- TASK STATEMENT
Extract every line of the data below word for word, leaving nothing out and changing nothing.

● ● ● ● ●

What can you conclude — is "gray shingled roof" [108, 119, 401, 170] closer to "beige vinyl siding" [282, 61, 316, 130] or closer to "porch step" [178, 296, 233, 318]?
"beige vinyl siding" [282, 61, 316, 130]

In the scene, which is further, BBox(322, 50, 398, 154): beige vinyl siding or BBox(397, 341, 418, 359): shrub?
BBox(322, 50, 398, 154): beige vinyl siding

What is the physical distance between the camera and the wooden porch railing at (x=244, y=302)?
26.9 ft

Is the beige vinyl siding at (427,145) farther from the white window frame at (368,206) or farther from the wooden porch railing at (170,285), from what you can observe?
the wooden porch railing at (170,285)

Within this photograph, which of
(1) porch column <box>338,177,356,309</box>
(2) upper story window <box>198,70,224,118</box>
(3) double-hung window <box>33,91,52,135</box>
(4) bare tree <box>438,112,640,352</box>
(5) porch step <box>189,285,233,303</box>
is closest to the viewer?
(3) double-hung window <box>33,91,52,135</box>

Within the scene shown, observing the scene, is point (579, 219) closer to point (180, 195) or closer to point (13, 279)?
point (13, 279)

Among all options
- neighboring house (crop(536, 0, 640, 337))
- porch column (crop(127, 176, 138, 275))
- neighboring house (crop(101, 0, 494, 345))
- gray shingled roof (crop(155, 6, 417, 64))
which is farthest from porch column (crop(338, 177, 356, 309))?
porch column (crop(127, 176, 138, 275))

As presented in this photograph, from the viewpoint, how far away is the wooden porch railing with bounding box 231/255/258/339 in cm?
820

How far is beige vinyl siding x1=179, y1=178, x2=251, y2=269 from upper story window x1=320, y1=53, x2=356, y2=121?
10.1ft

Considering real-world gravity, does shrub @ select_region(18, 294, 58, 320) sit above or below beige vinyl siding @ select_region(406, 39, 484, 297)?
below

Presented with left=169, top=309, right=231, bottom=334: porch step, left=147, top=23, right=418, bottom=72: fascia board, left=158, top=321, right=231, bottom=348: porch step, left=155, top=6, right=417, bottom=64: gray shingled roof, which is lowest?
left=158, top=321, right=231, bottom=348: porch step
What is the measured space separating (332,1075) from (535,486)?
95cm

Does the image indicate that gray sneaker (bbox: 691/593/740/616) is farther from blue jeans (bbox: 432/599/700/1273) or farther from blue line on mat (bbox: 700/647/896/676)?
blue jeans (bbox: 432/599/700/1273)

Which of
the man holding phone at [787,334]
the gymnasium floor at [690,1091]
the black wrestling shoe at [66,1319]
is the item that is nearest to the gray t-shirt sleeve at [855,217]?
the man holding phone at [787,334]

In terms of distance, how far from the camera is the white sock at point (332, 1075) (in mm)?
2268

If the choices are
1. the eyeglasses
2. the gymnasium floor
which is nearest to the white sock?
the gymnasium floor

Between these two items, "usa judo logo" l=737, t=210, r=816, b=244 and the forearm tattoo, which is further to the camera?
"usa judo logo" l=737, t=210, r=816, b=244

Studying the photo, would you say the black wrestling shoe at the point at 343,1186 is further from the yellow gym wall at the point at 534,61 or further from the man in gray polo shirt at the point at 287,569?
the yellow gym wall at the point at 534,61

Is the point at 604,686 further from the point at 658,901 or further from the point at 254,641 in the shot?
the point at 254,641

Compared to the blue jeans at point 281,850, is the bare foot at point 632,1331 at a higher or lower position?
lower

● ● ● ● ●

- THE COMPLETED TASK
What can you conclude — is "gray shingled roof" [108, 119, 401, 170] closer to "beige vinyl siding" [282, 61, 316, 130] or closer to "porch step" [178, 296, 233, 318]?
"beige vinyl siding" [282, 61, 316, 130]

In the scene, which is further, BBox(322, 50, 398, 154): beige vinyl siding or BBox(397, 341, 418, 359): shrub?
BBox(322, 50, 398, 154): beige vinyl siding

What is the physical distance between the camera and the wooden porch railing at (x=244, y=302)?
26.9 ft

Is the beige vinyl siding at (427,145) farther from the white window frame at (368,206) or farther from the wooden porch railing at (170,285), from what you can observe?
the wooden porch railing at (170,285)

Within this photograph, which of
(1) porch column <box>338,177,356,309</box>
(2) upper story window <box>198,70,224,118</box>
(3) double-hung window <box>33,91,52,135</box>
(4) bare tree <box>438,112,640,352</box>
(5) porch step <box>189,285,233,303</box>
is closest to the viewer?
(3) double-hung window <box>33,91,52,135</box>

Within the scene shown, observing the scene, is point (579, 219) closer to point (180, 195) or closer to point (13, 279)?
point (13, 279)

Among all options
- neighboring house (crop(536, 0, 640, 337))
- porch column (crop(127, 176, 138, 275))
- neighboring house (crop(101, 0, 494, 345))
- gray shingled roof (crop(155, 6, 417, 64))
which is farthest from porch column (crop(338, 177, 356, 309))?
porch column (crop(127, 176, 138, 275))

As presented in this photograph, from the viewpoint, how far away is the wooden porch railing with bounding box 231/255/258/339 in cm?
820

How far is beige vinyl siding x1=179, y1=178, x2=251, y2=269 from upper story window x1=320, y1=53, x2=356, y2=121?
10.1ft

Considering real-world gravity, does shrub @ select_region(18, 294, 58, 320) sit above or below beige vinyl siding @ select_region(406, 39, 484, 297)?
below

Presented with left=169, top=309, right=231, bottom=334: porch step, left=147, top=23, right=418, bottom=72: fascia board, left=158, top=321, right=231, bottom=348: porch step, left=155, top=6, right=417, bottom=64: gray shingled roof, which is lowest?
left=158, top=321, right=231, bottom=348: porch step
What is the measured space separating (332,1075) from (535,486)?
95cm

Does the image indicate that gray sneaker (bbox: 691/593/740/616) is farther from blue jeans (bbox: 432/599/700/1273) or farther from blue line on mat (bbox: 700/647/896/676)?
blue jeans (bbox: 432/599/700/1273)

Which of
the man holding phone at [787,334]
the gymnasium floor at [690,1091]
the black wrestling shoe at [66,1319]
is the item that is nearest to the gray t-shirt sleeve at [855,217]?
the man holding phone at [787,334]

In terms of distance, how far from the camera is the white sock at point (332, 1075) (in mm)?
2268

If the choices are
1. the eyeglasses
2. the gymnasium floor
which is nearest to the white sock?
the gymnasium floor

Between these two items, "usa judo logo" l=737, t=210, r=816, b=244 and the forearm tattoo, which is further to the camera?
"usa judo logo" l=737, t=210, r=816, b=244

Studying the photo, would you say the black wrestling shoe at the point at 343,1186 is further from the yellow gym wall at the point at 534,61 or further from the man in gray polo shirt at the point at 287,569?
the yellow gym wall at the point at 534,61

Is the point at 604,686 further from the point at 658,901 or further from the point at 254,641 in the shot?
the point at 254,641

Compared to the blue jeans at point 281,850, is the bare foot at point 632,1331 at a higher or lower position?
lower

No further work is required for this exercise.